1. The House of Representatives unanimously approved two bipartisan bills on May 23 to shrink the federal footprint, improve the federal government’s management of its real estate portfolio, and to streamline the disposal of excess or underutilized federal buildings to save taxpayers billions of dollars. The Public Buildings Reform and Savings Act of 2016 (H.R. 4487) and the Federal Asset Sale and Transfer Act of 2016 (H.R. 4465) would reform the General Services Administration (GSA), the agency responsible for the management of much of the federal real estate inventory, and the processes of selling and disposing of unneeded federal real estate.
NECA’s Look Ahead: NECA will continue to advocate that Congress should enact property reform legislation that will incentivize retrofits and upgrades to improve the energy efficiency of federal buildings.
The Federal Asset Sale and Transfer Act of 2016 (H.R. 4465)
H.R. 4465 was introduced by Reps. Denham, Chaffetz, Shuster, DeFazio, Barletta, Carson, and Cummings.
This legislation implements reforms to shrink the size of government and help ensure savings by selling or redeveloping high value properties, consolidating federal space, maximizing the utilization rates of space, and streamlining the disposal of unneeded assets.
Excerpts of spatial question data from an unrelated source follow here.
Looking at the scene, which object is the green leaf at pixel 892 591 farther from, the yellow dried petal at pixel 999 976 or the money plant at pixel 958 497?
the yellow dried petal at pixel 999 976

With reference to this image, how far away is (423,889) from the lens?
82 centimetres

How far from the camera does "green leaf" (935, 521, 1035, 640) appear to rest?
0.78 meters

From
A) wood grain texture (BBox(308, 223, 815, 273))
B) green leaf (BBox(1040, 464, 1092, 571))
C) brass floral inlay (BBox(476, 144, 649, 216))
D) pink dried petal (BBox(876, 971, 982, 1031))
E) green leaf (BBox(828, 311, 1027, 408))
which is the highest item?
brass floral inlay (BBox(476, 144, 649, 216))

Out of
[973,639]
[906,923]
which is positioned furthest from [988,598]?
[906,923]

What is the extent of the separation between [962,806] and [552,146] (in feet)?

The bill establishes a Public Buildings Reform Board of members who will identify opportunities to reduce the real property inventory and make recommendations for the sale of up to $8 billion worth of underutilized and vacant federal properties. The bill also requires the GSA to create and publish a single, comprehensive database of all federal real properties, including whether those properties are excess, surplus, underutilized, or unutilized to prevent a future stockpiling of unused and underutilized property.
Click here for more information about the Federal Asset Sale and Transfer Act of 2016.
The Public Buildings Reform and Savings Act of 2016 (H.R. 4487)
H.R. 4487 was introduced by Reps. Barletta, Carson, Shuster, DeFazio, and other Members of the Transportation Committee.
The GSA reforms included in H.R. 4487 will enable the agency to better facilitate consolidations, reduce space, and negotiate the best possible office space lease deals to save billions of dollars. The bill establishes a Streamlined Leasing Pilot Program that reduces the administrative red tape on most GSA leases and encourages space consolidations, improves accountability in the acquisition and construction of new federal space, ensures federal construction projects remain within or under budget, sets clear timeframes on authorized projects, and clarifies congressional oversight of property exchanges. The bill also strengthens authorities of the Federal Protective Service (FPS) in order to improve security at federal buildings, clarifies protection authorities related to federal buildings, and improves accountability and oversight of the use of such authorities.
Click here for more information about the Public Buildings Reform and Savings Act of 2016.
2. The U.S. Supreme Court ruled unanimously on May 31 that a landowner can appeal a determination from the U.S. Army Corps of Engineers (USACE) that a water body is subject to federal jurisdiction and permit requirements under the Clean Water Act. In Army Corps of Engineers v. Hawkes Co. Inc., the Court ruled that a property owner can challenge a determination from USACE immediately upon receipt, rather than wait for enforcement action and risk significant fines.
NECA’s Look Ahead: The ruling is a major victory for the electrical construction industry. Until the court decision, any ruling by the Environmental Protection Agency (EPA) or USACE determining that a body of water falls under the “Waters of the United States” standard would mean the landowner would need federal permits for any construction activity near the body of water. This decision will limit the regulatory permitting burden of NECA contractors potentially working under such conditions.
3. The Pension Benefit Guaranty Corporation (PBGC) is proposing a rule to facilitate mergers of multiemployer pension plans.
NECA’s Look Ahead: Mergers are a way some plans can preserve and protect the benefits earned by workers and retirees. The proposed rule will be formally published in the Federal Register on June 6. It aims to implement changes under the Multiemployer Pension Reform Act of 2014 (MPRA). PBGC has authority to facilitate plan mergers by providing technical assistance, or financial assistance if necessary to avoid plan insolvency. Before assisting a merger, PBGC must determine that the merger is necessary to avoid plan insolvency, the assistance will reduce PBGC's expected long-term loss, and the assistance will not harm PBGC's ability to meet existing obligations.